PostgreSQL – Slow ORDER BY with LIMIT Solutions

full-text-searchindexperformancepostgresql

I have this query:

SELECT * 
FROM location 
WHERE to_tsvector('simple',unaccent2("city"))
   @@ to_tsquery('simple',unaccent2('wroclaw')) 
order by displaycount

I'm happy with it:

"Sort  (cost=3842.56..3847.12 rows=1826 width=123) (actual time=1.915..2.084 rows=1307 loops=1)"
"  Sort Key: displaycount"
"  Sort Method: quicksort  Memory: 206kB"
"  ->  Bitmap Heap Scan on location  (cost=34.40..3743.64 rows=1826 width=123) (actual time=0.788..1.208 rows=1307 loops=1)"
"        Recheck Cond: (to_tsvector('simple'::regconfig, unaccent2((city)::text)) @@ '''wroclaw'''::tsquery)"
"        ->  Bitmap Index Scan on location_lower_idx  (cost=0.00..33.95 rows=1826 width=0) (actual time=0.760..0.760 rows=1307 loops=1)"
"              Index Cond: (to_tsvector('simple'::regconfig, unaccent2((city)::text)) @@ '''wroclaw'''::tsquery)"
"Total runtime: 2.412 ms"

But when I add LIMIT, the execution takes more than 2 seconds:

SELECT * 
FROM location 
WHERE to_tsvector('simple',unaccent2("city"))
   @@ to_tsquery('simple',unaccent2('wroclaw')) 
order by displaycount 
limit 20

Explain:

"Limit  (cost=0.00..1167.59 rows=20 width=123) (actual time=2775.452..2775.643 rows=20 loops=1)"
"  ->  Index Scan using location_displaycount_index on location  (cost=0.00..106601.25 rows=1826 width=123) (actual time=2775.448..2775.637 rows=20 loops=1)"
"        Filter: (to_tsvector('simple'::regconfig, unaccent2((city)::text)) @@ '''wroclaw'''::tsquery)"
"Total runtime: 2775.693 ms"

I think that it's some issue with ORDER BY and LIMIT. How can I force PostgreSQL to use the index and do the ordering at the end?

Subquery doesn't help:

SELECT * 
FROM (
    SELECT * 
    FROM location 
    WHERE to_tsvector('simple',unaccent2("city"))
       @@ to_tsquery('simple',unaccent2('wroclaw')) 
    order by displaycount
) t 
LIMIT 20;

or:

SELECT * 
FROM (
    SELECT * 
    FROM location 
    WHERE to_tsvector('simple',unaccent2("city"))
       @@ to_tsquery('simple',unaccent2('wroclaw'))
) t 
order by displaycount 
LIMIT 20;

Best Answer

My guess is that this would fix your query:

SELECT * 
FROM   location 
WHERE     to_tsvector('simple',unaccent2(city))
       @@ to_tsquery('simple',unaccent2('wroclaw')) 
ORDER  BY to_tsvector('simple',unaccent2(city))
       @@ to_tsquery('simple',unaccent2('wroclaw')) DESC
         ,displaycount 
LIMIT  20;

I repeat the WHERE condition as first element of the ORDER BY clause - which is logically redundant, but should keep the query planner from assuming it would be better off processing rows according to the index location_displaycount_index - which turns out to be much more expensive.

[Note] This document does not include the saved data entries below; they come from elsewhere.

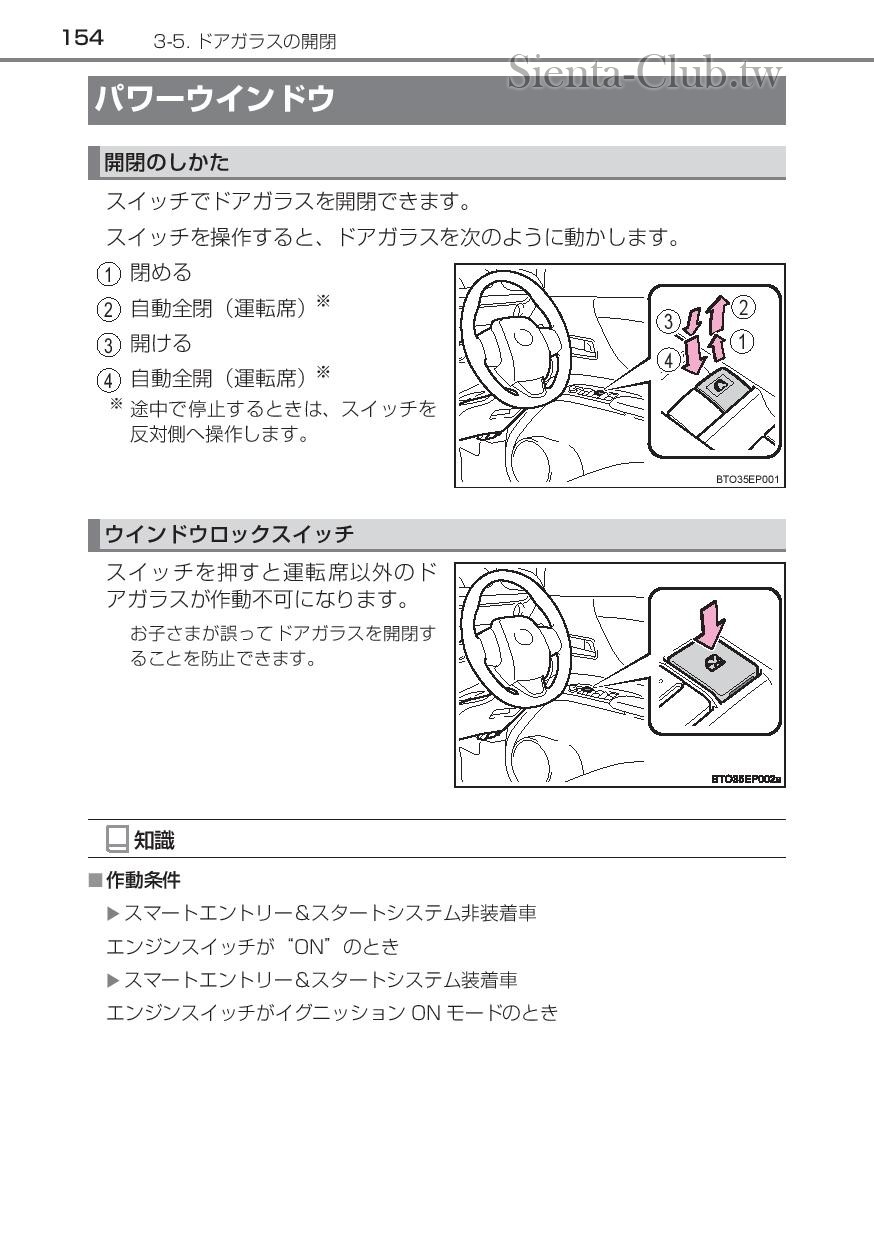 154 3-5. ドアガラスの開閉

Sienta-Club.tw

パワーウインドウ

開閉のしかた

スイッチでドアガラスを開閉できます。

スイッチを操作すると、ドアガラスを次のように動かします。

① 閉める

② 自動全閉（運転席）※

③ 開ける

④ 自動全開（運転席）※

※ 途中で停止するときは、スイッチを反対側へ操作します。

③ ② ④ ①

BTO35EP001

ウインドウロックスイッチ

スイッチを押すと運転席以外のドアガラスが作動不可になります。

お子さまが誤ってドアガラスを開閉することを防止できます。

BTO35EP002a

知識

■作動条件

▶スマートエントリー&スタートシステム非装着車

エンジンスイッチが“ON”のとき

▶スマートエントリー&スタートシステム装着車

エンジンスイッチがイグニッション ON モードのとき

The underlying problem is that the query planner obviously grossly misjudges the selectivity and / or cost of your WHERE condition. I can only speculate why that is.

Do you have autovacuum running - which should also take care of running ANALYZE on your tables? Thereby, are your table-statistics up-to-date? Any effect if you run:

ANALYZE location;

And try again?

It can also be that the selectivity of the @@ operator is being misjudged. I would imagine that it is very hard to estimate for logical reasons.


If my query should not solve the problem, and generally to verify the underlying theory do one of these two things:

  • temporarily delete the index location_displaycount_index

  • temporarily disable basic index scans by running:

    SET enable_indexscan = OFF;
    

The latter is less intrusive and only affects the current session. It leaves the methods bitmap heap scan and bitmap index scan open, which are used by the faster plan.
Then re-run the query.

BTW: If the theory is sound, your query (as you have it now) will be much faster with a less selective search term in the FTS condition - contrary to what you might expect. Try it.